==== Entries
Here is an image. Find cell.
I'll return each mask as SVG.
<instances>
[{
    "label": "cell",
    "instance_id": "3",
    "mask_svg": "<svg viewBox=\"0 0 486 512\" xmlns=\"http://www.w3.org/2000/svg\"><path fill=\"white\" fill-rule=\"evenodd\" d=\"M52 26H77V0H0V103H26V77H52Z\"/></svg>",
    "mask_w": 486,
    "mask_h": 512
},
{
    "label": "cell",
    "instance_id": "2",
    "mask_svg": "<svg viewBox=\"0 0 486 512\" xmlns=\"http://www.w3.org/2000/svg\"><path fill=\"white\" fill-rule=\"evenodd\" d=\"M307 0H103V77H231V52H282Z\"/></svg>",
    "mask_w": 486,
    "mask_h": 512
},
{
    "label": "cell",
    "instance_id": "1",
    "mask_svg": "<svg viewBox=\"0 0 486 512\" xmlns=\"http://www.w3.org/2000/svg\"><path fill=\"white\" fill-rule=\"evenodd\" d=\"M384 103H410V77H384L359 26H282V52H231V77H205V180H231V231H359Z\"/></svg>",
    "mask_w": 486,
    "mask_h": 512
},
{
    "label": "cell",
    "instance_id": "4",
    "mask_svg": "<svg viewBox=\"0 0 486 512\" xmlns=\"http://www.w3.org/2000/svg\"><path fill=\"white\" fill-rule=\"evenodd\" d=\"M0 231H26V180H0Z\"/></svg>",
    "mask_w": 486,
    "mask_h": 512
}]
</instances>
========
### Written instruction
Reproduce all of the rows above, character for character, with no changes.

### Exercise response
Here is an image. Find cell.
I'll return each mask as SVG.
<instances>
[{
    "label": "cell",
    "instance_id": "3",
    "mask_svg": "<svg viewBox=\"0 0 486 512\" xmlns=\"http://www.w3.org/2000/svg\"><path fill=\"white\" fill-rule=\"evenodd\" d=\"M52 26H77V0H0V103H26V77H52Z\"/></svg>",
    "mask_w": 486,
    "mask_h": 512
},
{
    "label": "cell",
    "instance_id": "2",
    "mask_svg": "<svg viewBox=\"0 0 486 512\" xmlns=\"http://www.w3.org/2000/svg\"><path fill=\"white\" fill-rule=\"evenodd\" d=\"M307 0H103V77H231V52H282Z\"/></svg>",
    "mask_w": 486,
    "mask_h": 512
},
{
    "label": "cell",
    "instance_id": "1",
    "mask_svg": "<svg viewBox=\"0 0 486 512\" xmlns=\"http://www.w3.org/2000/svg\"><path fill=\"white\" fill-rule=\"evenodd\" d=\"M384 103H410V77H384L359 26H282V52H231V77H205V180H231V231H359Z\"/></svg>",
    "mask_w": 486,
    "mask_h": 512
},
{
    "label": "cell",
    "instance_id": "4",
    "mask_svg": "<svg viewBox=\"0 0 486 512\" xmlns=\"http://www.w3.org/2000/svg\"><path fill=\"white\" fill-rule=\"evenodd\" d=\"M0 231H26V180H0Z\"/></svg>",
    "mask_w": 486,
    "mask_h": 512
}]
</instances>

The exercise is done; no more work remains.